I/O and visualization

  • OMIO-based TIFF reading and writing helpers.

  • Output-path reconciliation for OMIO-written TIFF files, including .ome.tif edge cases.

  • Shared napari viewer helpers for visualizing unmixed results without opening duplicate viewers on repeated calls.

  • Configurable source and target colormaps in napari display helpers.

Examples and tutorials

  • Interactive example scripts for:

    • standard two-channel unmixing

    • bidirectional unmixing

    • PICASSO 2-channel, 3-channel, and 5-channel examples

    • filtering, projection, and registration workflows

  • Synthetic example generation for full TZCYX test data with controlled bleed-through.

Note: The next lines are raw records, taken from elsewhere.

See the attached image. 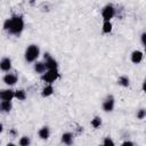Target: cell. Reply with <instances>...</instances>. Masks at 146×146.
Masks as SVG:
<instances>
[{
  "label": "cell",
  "mask_w": 146,
  "mask_h": 146,
  "mask_svg": "<svg viewBox=\"0 0 146 146\" xmlns=\"http://www.w3.org/2000/svg\"><path fill=\"white\" fill-rule=\"evenodd\" d=\"M44 60H46V67H47V70H57V66H58V64H57V62L52 58V57H50V55L48 54V52H46L44 54Z\"/></svg>",
  "instance_id": "cell-6"
},
{
  "label": "cell",
  "mask_w": 146,
  "mask_h": 146,
  "mask_svg": "<svg viewBox=\"0 0 146 146\" xmlns=\"http://www.w3.org/2000/svg\"><path fill=\"white\" fill-rule=\"evenodd\" d=\"M103 145H104V146H115V144H114L113 139H112V138H110V137H106V138L104 139Z\"/></svg>",
  "instance_id": "cell-21"
},
{
  "label": "cell",
  "mask_w": 146,
  "mask_h": 146,
  "mask_svg": "<svg viewBox=\"0 0 146 146\" xmlns=\"http://www.w3.org/2000/svg\"><path fill=\"white\" fill-rule=\"evenodd\" d=\"M62 143L65 145H72L73 143V135L71 132H65L62 136Z\"/></svg>",
  "instance_id": "cell-11"
},
{
  "label": "cell",
  "mask_w": 146,
  "mask_h": 146,
  "mask_svg": "<svg viewBox=\"0 0 146 146\" xmlns=\"http://www.w3.org/2000/svg\"><path fill=\"white\" fill-rule=\"evenodd\" d=\"M7 146H15V144H13V143H8Z\"/></svg>",
  "instance_id": "cell-28"
},
{
  "label": "cell",
  "mask_w": 146,
  "mask_h": 146,
  "mask_svg": "<svg viewBox=\"0 0 146 146\" xmlns=\"http://www.w3.org/2000/svg\"><path fill=\"white\" fill-rule=\"evenodd\" d=\"M145 36H146V33L144 32V33L141 34V43H143L144 46H145Z\"/></svg>",
  "instance_id": "cell-24"
},
{
  "label": "cell",
  "mask_w": 146,
  "mask_h": 146,
  "mask_svg": "<svg viewBox=\"0 0 146 146\" xmlns=\"http://www.w3.org/2000/svg\"><path fill=\"white\" fill-rule=\"evenodd\" d=\"M111 31H112V23L111 22H104L103 23V32L110 33Z\"/></svg>",
  "instance_id": "cell-18"
},
{
  "label": "cell",
  "mask_w": 146,
  "mask_h": 146,
  "mask_svg": "<svg viewBox=\"0 0 146 146\" xmlns=\"http://www.w3.org/2000/svg\"><path fill=\"white\" fill-rule=\"evenodd\" d=\"M117 83L120 86H122V87H128L129 86V78L125 76V75H122V76H120L117 79Z\"/></svg>",
  "instance_id": "cell-17"
},
{
  "label": "cell",
  "mask_w": 146,
  "mask_h": 146,
  "mask_svg": "<svg viewBox=\"0 0 146 146\" xmlns=\"http://www.w3.org/2000/svg\"><path fill=\"white\" fill-rule=\"evenodd\" d=\"M14 98V90L6 89V90H0V99L1 100H11Z\"/></svg>",
  "instance_id": "cell-7"
},
{
  "label": "cell",
  "mask_w": 146,
  "mask_h": 146,
  "mask_svg": "<svg viewBox=\"0 0 146 146\" xmlns=\"http://www.w3.org/2000/svg\"><path fill=\"white\" fill-rule=\"evenodd\" d=\"M115 14V9L112 5H107L103 8V11H102V16L104 18V22H110L111 18H113Z\"/></svg>",
  "instance_id": "cell-3"
},
{
  "label": "cell",
  "mask_w": 146,
  "mask_h": 146,
  "mask_svg": "<svg viewBox=\"0 0 146 146\" xmlns=\"http://www.w3.org/2000/svg\"><path fill=\"white\" fill-rule=\"evenodd\" d=\"M14 97H16L18 100H24L26 98V92L23 89L16 90V91H14Z\"/></svg>",
  "instance_id": "cell-15"
},
{
  "label": "cell",
  "mask_w": 146,
  "mask_h": 146,
  "mask_svg": "<svg viewBox=\"0 0 146 146\" xmlns=\"http://www.w3.org/2000/svg\"><path fill=\"white\" fill-rule=\"evenodd\" d=\"M141 59H143V51H140V50L132 51V54H131V62L132 63L138 64L141 62Z\"/></svg>",
  "instance_id": "cell-10"
},
{
  "label": "cell",
  "mask_w": 146,
  "mask_h": 146,
  "mask_svg": "<svg viewBox=\"0 0 146 146\" xmlns=\"http://www.w3.org/2000/svg\"><path fill=\"white\" fill-rule=\"evenodd\" d=\"M113 108H114V97L112 95H110L103 102V110L105 112H112Z\"/></svg>",
  "instance_id": "cell-5"
},
{
  "label": "cell",
  "mask_w": 146,
  "mask_h": 146,
  "mask_svg": "<svg viewBox=\"0 0 146 146\" xmlns=\"http://www.w3.org/2000/svg\"><path fill=\"white\" fill-rule=\"evenodd\" d=\"M145 115H146V111H145L144 108H140V110L137 112V119H139V120H143V119L145 117Z\"/></svg>",
  "instance_id": "cell-22"
},
{
  "label": "cell",
  "mask_w": 146,
  "mask_h": 146,
  "mask_svg": "<svg viewBox=\"0 0 146 146\" xmlns=\"http://www.w3.org/2000/svg\"><path fill=\"white\" fill-rule=\"evenodd\" d=\"M3 29L8 31L10 34L18 35L24 29V21L22 16H13L11 18H8L3 23Z\"/></svg>",
  "instance_id": "cell-1"
},
{
  "label": "cell",
  "mask_w": 146,
  "mask_h": 146,
  "mask_svg": "<svg viewBox=\"0 0 146 146\" xmlns=\"http://www.w3.org/2000/svg\"><path fill=\"white\" fill-rule=\"evenodd\" d=\"M10 68H11V59L8 58V57L2 58V59L0 60V70L7 72V71H9Z\"/></svg>",
  "instance_id": "cell-8"
},
{
  "label": "cell",
  "mask_w": 146,
  "mask_h": 146,
  "mask_svg": "<svg viewBox=\"0 0 146 146\" xmlns=\"http://www.w3.org/2000/svg\"><path fill=\"white\" fill-rule=\"evenodd\" d=\"M145 87H146V82H143V90H145Z\"/></svg>",
  "instance_id": "cell-27"
},
{
  "label": "cell",
  "mask_w": 146,
  "mask_h": 146,
  "mask_svg": "<svg viewBox=\"0 0 146 146\" xmlns=\"http://www.w3.org/2000/svg\"><path fill=\"white\" fill-rule=\"evenodd\" d=\"M58 78V72H57V70H48V71H46V73H43V75H42V80L44 81V82H47V83H52L56 79Z\"/></svg>",
  "instance_id": "cell-4"
},
{
  "label": "cell",
  "mask_w": 146,
  "mask_h": 146,
  "mask_svg": "<svg viewBox=\"0 0 146 146\" xmlns=\"http://www.w3.org/2000/svg\"><path fill=\"white\" fill-rule=\"evenodd\" d=\"M121 146H133V143L132 141H130V140H125V141H123L122 143V145Z\"/></svg>",
  "instance_id": "cell-23"
},
{
  "label": "cell",
  "mask_w": 146,
  "mask_h": 146,
  "mask_svg": "<svg viewBox=\"0 0 146 146\" xmlns=\"http://www.w3.org/2000/svg\"><path fill=\"white\" fill-rule=\"evenodd\" d=\"M2 130H3V125H2L1 123H0V133L2 132Z\"/></svg>",
  "instance_id": "cell-26"
},
{
  "label": "cell",
  "mask_w": 146,
  "mask_h": 146,
  "mask_svg": "<svg viewBox=\"0 0 146 146\" xmlns=\"http://www.w3.org/2000/svg\"><path fill=\"white\" fill-rule=\"evenodd\" d=\"M34 71L36 73H44L47 71V67H46V64L42 63V62H36L34 64Z\"/></svg>",
  "instance_id": "cell-13"
},
{
  "label": "cell",
  "mask_w": 146,
  "mask_h": 146,
  "mask_svg": "<svg viewBox=\"0 0 146 146\" xmlns=\"http://www.w3.org/2000/svg\"><path fill=\"white\" fill-rule=\"evenodd\" d=\"M52 92H54V88H52V86H51V84H48V86H46V87L42 89L41 95H42L43 97H48V96L52 95Z\"/></svg>",
  "instance_id": "cell-14"
},
{
  "label": "cell",
  "mask_w": 146,
  "mask_h": 146,
  "mask_svg": "<svg viewBox=\"0 0 146 146\" xmlns=\"http://www.w3.org/2000/svg\"><path fill=\"white\" fill-rule=\"evenodd\" d=\"M0 110L2 112H9L11 110V103L9 100H2V103L0 104Z\"/></svg>",
  "instance_id": "cell-16"
},
{
  "label": "cell",
  "mask_w": 146,
  "mask_h": 146,
  "mask_svg": "<svg viewBox=\"0 0 146 146\" xmlns=\"http://www.w3.org/2000/svg\"><path fill=\"white\" fill-rule=\"evenodd\" d=\"M91 125H92L94 128L100 127V125H102V119H100L99 116H95V117L91 120Z\"/></svg>",
  "instance_id": "cell-19"
},
{
  "label": "cell",
  "mask_w": 146,
  "mask_h": 146,
  "mask_svg": "<svg viewBox=\"0 0 146 146\" xmlns=\"http://www.w3.org/2000/svg\"><path fill=\"white\" fill-rule=\"evenodd\" d=\"M100 146H104V145H100Z\"/></svg>",
  "instance_id": "cell-29"
},
{
  "label": "cell",
  "mask_w": 146,
  "mask_h": 146,
  "mask_svg": "<svg viewBox=\"0 0 146 146\" xmlns=\"http://www.w3.org/2000/svg\"><path fill=\"white\" fill-rule=\"evenodd\" d=\"M40 54V49L36 44H30L25 50V60L26 62H34Z\"/></svg>",
  "instance_id": "cell-2"
},
{
  "label": "cell",
  "mask_w": 146,
  "mask_h": 146,
  "mask_svg": "<svg viewBox=\"0 0 146 146\" xmlns=\"http://www.w3.org/2000/svg\"><path fill=\"white\" fill-rule=\"evenodd\" d=\"M10 133H11L13 136H15V135H16V131H15V130L13 129V130H10Z\"/></svg>",
  "instance_id": "cell-25"
},
{
  "label": "cell",
  "mask_w": 146,
  "mask_h": 146,
  "mask_svg": "<svg viewBox=\"0 0 146 146\" xmlns=\"http://www.w3.org/2000/svg\"><path fill=\"white\" fill-rule=\"evenodd\" d=\"M30 143H31V140H30V137H27V136H23L19 139V146H29Z\"/></svg>",
  "instance_id": "cell-20"
},
{
  "label": "cell",
  "mask_w": 146,
  "mask_h": 146,
  "mask_svg": "<svg viewBox=\"0 0 146 146\" xmlns=\"http://www.w3.org/2000/svg\"><path fill=\"white\" fill-rule=\"evenodd\" d=\"M3 82H5L6 84H8V86H14V84L17 82V76H16L15 74L8 73V74H6V75L3 76Z\"/></svg>",
  "instance_id": "cell-9"
},
{
  "label": "cell",
  "mask_w": 146,
  "mask_h": 146,
  "mask_svg": "<svg viewBox=\"0 0 146 146\" xmlns=\"http://www.w3.org/2000/svg\"><path fill=\"white\" fill-rule=\"evenodd\" d=\"M38 135H39V137H40L41 139H48V138H49V135H50V130H49L48 127H42V128L39 130Z\"/></svg>",
  "instance_id": "cell-12"
}]
</instances>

Packaging, docs, and testing

  • GPL-3.0 licensing.

  • A package layout prepared for open-source distribution and future PyPI publication.

  • Public README documentation focused on the core unmixing workflow, mathematical model, and available estimation methods.

  • Publishable docstrings across the pipeline intended to integrate cleanly with future Sphinx / Read the Docs API documentation.

  • Unit tests covering estimation, unmixing, filtering, registration, viewer reuse, and OMIO output handling.